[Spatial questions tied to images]
= = = = =
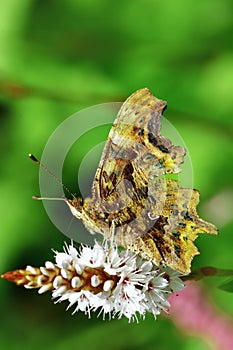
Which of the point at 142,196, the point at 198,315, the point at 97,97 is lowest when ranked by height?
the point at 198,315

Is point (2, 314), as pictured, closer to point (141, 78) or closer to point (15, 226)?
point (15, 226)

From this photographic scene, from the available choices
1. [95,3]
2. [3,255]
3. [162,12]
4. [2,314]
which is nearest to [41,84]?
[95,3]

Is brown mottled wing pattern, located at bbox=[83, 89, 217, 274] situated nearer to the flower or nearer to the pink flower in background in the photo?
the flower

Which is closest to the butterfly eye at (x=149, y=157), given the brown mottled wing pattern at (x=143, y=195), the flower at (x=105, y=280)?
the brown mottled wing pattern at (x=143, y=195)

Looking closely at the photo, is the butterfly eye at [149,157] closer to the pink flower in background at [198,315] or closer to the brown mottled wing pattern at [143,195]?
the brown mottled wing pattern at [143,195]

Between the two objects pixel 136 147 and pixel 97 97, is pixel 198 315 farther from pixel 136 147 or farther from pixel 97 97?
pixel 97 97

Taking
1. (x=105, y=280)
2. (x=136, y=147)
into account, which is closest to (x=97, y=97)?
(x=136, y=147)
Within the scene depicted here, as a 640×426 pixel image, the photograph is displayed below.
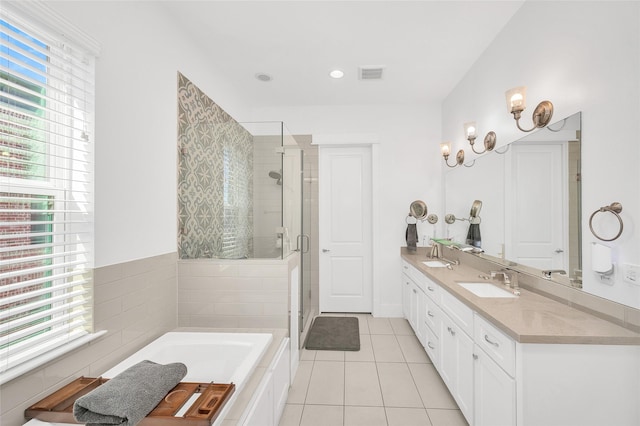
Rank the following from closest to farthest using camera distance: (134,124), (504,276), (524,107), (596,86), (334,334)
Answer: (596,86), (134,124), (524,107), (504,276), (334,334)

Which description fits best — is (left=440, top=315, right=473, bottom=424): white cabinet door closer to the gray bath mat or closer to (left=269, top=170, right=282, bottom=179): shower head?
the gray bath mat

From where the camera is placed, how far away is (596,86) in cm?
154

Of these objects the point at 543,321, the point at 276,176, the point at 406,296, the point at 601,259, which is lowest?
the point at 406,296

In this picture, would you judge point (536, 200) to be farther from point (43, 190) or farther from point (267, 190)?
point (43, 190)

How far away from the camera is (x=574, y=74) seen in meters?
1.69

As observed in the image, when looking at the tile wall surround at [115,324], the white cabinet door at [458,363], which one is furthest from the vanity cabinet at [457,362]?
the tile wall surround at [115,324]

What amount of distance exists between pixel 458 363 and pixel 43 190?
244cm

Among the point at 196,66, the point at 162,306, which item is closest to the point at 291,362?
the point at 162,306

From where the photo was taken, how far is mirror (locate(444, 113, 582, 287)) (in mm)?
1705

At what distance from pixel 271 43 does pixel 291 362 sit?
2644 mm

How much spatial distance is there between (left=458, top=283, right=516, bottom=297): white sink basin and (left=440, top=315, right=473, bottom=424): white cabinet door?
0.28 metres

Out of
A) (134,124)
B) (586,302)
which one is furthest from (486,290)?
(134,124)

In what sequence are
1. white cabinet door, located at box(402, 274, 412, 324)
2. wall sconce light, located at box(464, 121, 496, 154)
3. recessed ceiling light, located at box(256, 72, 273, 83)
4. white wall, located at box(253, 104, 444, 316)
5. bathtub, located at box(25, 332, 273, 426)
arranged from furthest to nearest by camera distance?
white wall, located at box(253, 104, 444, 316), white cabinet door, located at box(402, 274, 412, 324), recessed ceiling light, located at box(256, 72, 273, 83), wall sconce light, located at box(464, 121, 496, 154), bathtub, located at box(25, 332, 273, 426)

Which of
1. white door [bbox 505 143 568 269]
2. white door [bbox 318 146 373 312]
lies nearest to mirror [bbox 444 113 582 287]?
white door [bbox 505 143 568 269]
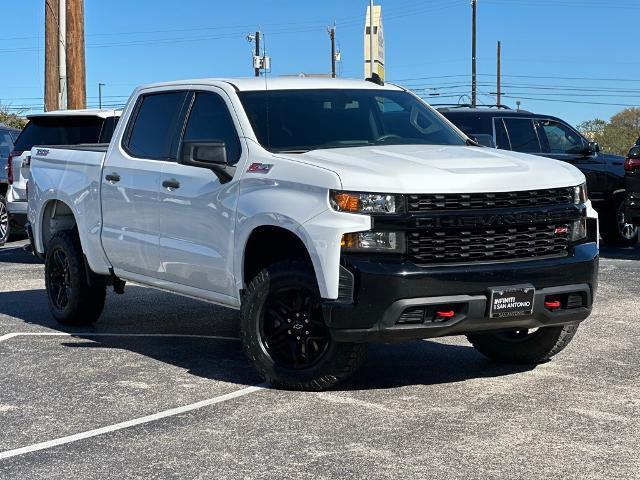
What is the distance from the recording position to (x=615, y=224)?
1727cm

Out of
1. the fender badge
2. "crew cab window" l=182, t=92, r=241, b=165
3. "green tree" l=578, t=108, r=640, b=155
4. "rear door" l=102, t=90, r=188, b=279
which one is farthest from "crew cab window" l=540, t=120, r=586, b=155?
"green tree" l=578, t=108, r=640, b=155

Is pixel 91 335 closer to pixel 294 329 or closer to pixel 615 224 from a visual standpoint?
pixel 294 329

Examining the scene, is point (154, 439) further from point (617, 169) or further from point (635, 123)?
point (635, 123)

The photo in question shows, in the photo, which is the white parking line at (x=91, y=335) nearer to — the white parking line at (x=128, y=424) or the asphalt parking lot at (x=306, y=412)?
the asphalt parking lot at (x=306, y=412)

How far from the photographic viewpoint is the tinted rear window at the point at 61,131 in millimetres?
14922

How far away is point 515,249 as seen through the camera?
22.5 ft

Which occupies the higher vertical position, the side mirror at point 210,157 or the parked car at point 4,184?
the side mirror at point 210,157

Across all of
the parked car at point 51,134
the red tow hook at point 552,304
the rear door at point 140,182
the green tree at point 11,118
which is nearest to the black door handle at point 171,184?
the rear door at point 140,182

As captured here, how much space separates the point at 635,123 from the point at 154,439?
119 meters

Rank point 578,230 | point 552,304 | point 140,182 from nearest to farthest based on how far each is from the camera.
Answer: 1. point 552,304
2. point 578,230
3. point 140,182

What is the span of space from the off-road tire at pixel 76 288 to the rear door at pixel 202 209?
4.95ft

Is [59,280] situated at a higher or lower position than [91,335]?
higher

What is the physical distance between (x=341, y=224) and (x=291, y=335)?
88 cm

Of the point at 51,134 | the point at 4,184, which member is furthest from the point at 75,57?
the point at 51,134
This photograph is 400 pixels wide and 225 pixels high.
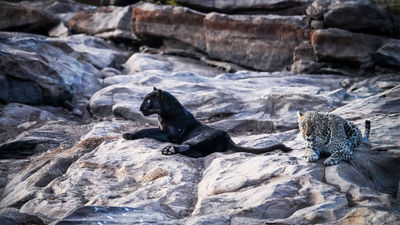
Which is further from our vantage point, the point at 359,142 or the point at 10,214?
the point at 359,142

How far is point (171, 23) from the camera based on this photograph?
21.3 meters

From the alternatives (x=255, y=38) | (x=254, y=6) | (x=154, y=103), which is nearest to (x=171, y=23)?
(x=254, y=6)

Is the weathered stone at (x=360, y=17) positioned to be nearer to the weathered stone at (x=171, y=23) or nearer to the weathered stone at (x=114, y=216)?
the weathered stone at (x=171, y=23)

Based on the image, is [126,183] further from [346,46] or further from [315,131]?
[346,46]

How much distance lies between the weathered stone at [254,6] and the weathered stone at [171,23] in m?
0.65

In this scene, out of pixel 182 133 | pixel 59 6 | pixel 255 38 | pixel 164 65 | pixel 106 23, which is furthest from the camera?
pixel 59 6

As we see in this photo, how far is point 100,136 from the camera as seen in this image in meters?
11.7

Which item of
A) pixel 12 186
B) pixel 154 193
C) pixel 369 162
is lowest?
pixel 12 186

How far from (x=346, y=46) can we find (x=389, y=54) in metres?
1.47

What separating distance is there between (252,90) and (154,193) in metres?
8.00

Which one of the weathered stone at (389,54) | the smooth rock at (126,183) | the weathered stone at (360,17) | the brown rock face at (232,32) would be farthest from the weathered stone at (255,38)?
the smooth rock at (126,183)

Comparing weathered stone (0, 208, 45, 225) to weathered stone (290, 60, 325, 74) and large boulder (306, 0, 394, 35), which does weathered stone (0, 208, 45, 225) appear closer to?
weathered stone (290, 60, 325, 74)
= = = = =
Repeat all of the records above word for word, omitting the pictures.

Which of the point at 142,196, the point at 198,315, the point at 97,97 is lowest when ranked by height?
the point at 198,315

Is point (2, 314), as pictured, closer to point (141, 78) or closer to point (15, 226)?
point (15, 226)

From this photographic scene, from the available choices
1. [95,3]
2. [3,255]
3. [162,12]
4. [2,314]
which is nearest to [41,84]?
[95,3]

Is brown mottled wing pattern, located at bbox=[83, 89, 217, 274] situated nearer to the flower or nearer to the pink flower in background in the photo?
the flower

Which is closest to the butterfly eye at (x=149, y=157), given the brown mottled wing pattern at (x=143, y=195), the flower at (x=105, y=280)?
the brown mottled wing pattern at (x=143, y=195)

Looking closely at the photo, is the butterfly eye at [149,157] closer to the pink flower in background at [198,315] or closer to the brown mottled wing pattern at [143,195]?
the brown mottled wing pattern at [143,195]

Between the two objects pixel 136 147 and pixel 97 97, is pixel 198 315 farther from pixel 136 147 or farther from pixel 97 97?
pixel 97 97

Taking
1. (x=105, y=280)
2. (x=136, y=147)
into account, which is closest to (x=97, y=97)?
(x=136, y=147)
Within the scene depicted here, as a 640×426 pixel image, the photograph is displayed below.
Rank the following from closest to farthest using camera distance: (134,124), (504,276), (524,107), (596,86), (334,334)
Answer: (596,86), (134,124), (524,107), (504,276), (334,334)

Which description fits best — is (left=440, top=315, right=473, bottom=424): white cabinet door closer to the gray bath mat or closer to (left=269, top=170, right=282, bottom=179): shower head?
the gray bath mat

From where the camera is placed, how far away is (596,86) in cm?
154

Of these objects the point at 543,321, the point at 276,176, the point at 406,296, the point at 601,259, which is lowest?
the point at 406,296

In this picture, would you judge point (536, 200) to be farther from point (43, 190) or farther from point (267, 190)?
point (43, 190)

How far away from the camera is (x=574, y=74) seen in meters?
1.69

As observed in the image, when looking at the tile wall surround at [115,324], the white cabinet door at [458,363], which one is furthest from the vanity cabinet at [457,362]?
the tile wall surround at [115,324]

What amount of distance exists between pixel 458 363 and pixel 43 190?
244cm

Among the point at 196,66, the point at 162,306, which item is closest to the point at 291,362?
the point at 162,306

From where the photo was taken, how far is mirror (locate(444, 113, 582, 287)) (in mm)?
1705

At what distance from pixel 271 43 does pixel 291 362 sit?
2644 mm

How much spatial distance is there between (left=458, top=283, right=516, bottom=297): white sink basin and (left=440, top=315, right=473, bottom=424): white cabinet door?
0.28 metres

Out of
A) (134,124)
B) (586,302)
which one is furthest from (486,290)?
(134,124)

In what sequence are
1. white cabinet door, located at box(402, 274, 412, 324)
2. wall sconce light, located at box(464, 121, 496, 154)
3. recessed ceiling light, located at box(256, 72, 273, 83)
4. white wall, located at box(253, 104, 444, 316)
5. bathtub, located at box(25, 332, 273, 426)
arranged from furthest to nearest by camera distance?
white wall, located at box(253, 104, 444, 316), white cabinet door, located at box(402, 274, 412, 324), recessed ceiling light, located at box(256, 72, 273, 83), wall sconce light, located at box(464, 121, 496, 154), bathtub, located at box(25, 332, 273, 426)

Which of
1. white door [bbox 505 143 568 269]
2. white door [bbox 318 146 373 312]
lies nearest to mirror [bbox 444 113 582 287]?
white door [bbox 505 143 568 269]
What is the distance from the recording position to (x=615, y=224)?
1727cm

Out of
1. the fender badge
2. "crew cab window" l=182, t=92, r=241, b=165
3. "green tree" l=578, t=108, r=640, b=155
4. "rear door" l=102, t=90, r=188, b=279
which one is farthest from "crew cab window" l=540, t=120, r=586, b=155?
"green tree" l=578, t=108, r=640, b=155

Is pixel 91 335 closer to pixel 294 329 or closer to pixel 615 224 from a visual standpoint?
pixel 294 329

Examining the scene, is point (154, 439) further from point (617, 169) or further from point (635, 123)?
point (635, 123)

The photo in question shows, in the photo, which is the white parking line at (x=91, y=335) nearer to — the white parking line at (x=128, y=424) or the asphalt parking lot at (x=306, y=412)?
the asphalt parking lot at (x=306, y=412)

How far from the photographic viewpoint is the tinted rear window at the point at 61,131 in millimetres?
14922

How far away is point 515,249 as seen through the camera?
22.5 ft

Which occupies the higher vertical position, the side mirror at point 210,157 or the parked car at point 4,184?
the side mirror at point 210,157

Across all of
the parked car at point 51,134
the red tow hook at point 552,304
the rear door at point 140,182
the green tree at point 11,118
which is nearest to the black door handle at point 171,184?
the rear door at point 140,182

As captured here, how much space separates the point at 635,123 from the point at 154,439?
119 meters

Rank point 578,230 | point 552,304 | point 140,182 from nearest to farthest based on how far each is from the camera.
Answer: 1. point 552,304
2. point 578,230
3. point 140,182

What is the span of space from the off-road tire at pixel 76 288 to the rear door at pixel 202 209?
4.95ft

Is [59,280] situated at a higher or lower position than [91,335]?
higher

What is the physical distance between (x=341, y=224) and (x=291, y=335)?
88 cm

Of the point at 51,134 | the point at 4,184, which member is furthest from the point at 75,57?
the point at 51,134
This photograph is 400 pixels wide and 225 pixels high.
Which is further from our vantage point, the point at 359,142 or the point at 10,214?
the point at 359,142

How far is point (171, 23) from the camera based on this photograph?
21.3 meters

From the alternatives (x=255, y=38) | (x=254, y=6) | (x=154, y=103), which is nearest to (x=171, y=23)?
(x=254, y=6)

Is the weathered stone at (x=360, y=17) positioned to be nearer to the weathered stone at (x=171, y=23) or nearer to the weathered stone at (x=114, y=216)?
the weathered stone at (x=171, y=23)

Based on the image, is [126,183] further from [346,46] or further from [315,131]?
[346,46]

How much distance lies between the weathered stone at [254,6] and the weathered stone at [171,23] in m?
0.65

In this scene, out of pixel 182 133 | pixel 59 6 | pixel 255 38 | pixel 164 65 | pixel 106 23, which is furthest from the camera?
pixel 59 6

As we see in this photo, how far is point 100,136 from the camera as seen in this image in meters?
11.7

Which item of
A) pixel 12 186
B) pixel 154 193
C) pixel 369 162
is lowest?
pixel 12 186

How far from (x=346, y=46) can we find (x=389, y=54) in metres?
1.47

What separating distance is there between (252,90) and (154,193) in metres?
8.00

Which one of the weathered stone at (389,54) | the smooth rock at (126,183) | the weathered stone at (360,17) | the brown rock face at (232,32) would be farthest from the weathered stone at (255,38)?
the smooth rock at (126,183)

Comparing weathered stone (0, 208, 45, 225) to weathered stone (290, 60, 325, 74) and large boulder (306, 0, 394, 35), which does weathered stone (0, 208, 45, 225) appear closer to?
weathered stone (290, 60, 325, 74)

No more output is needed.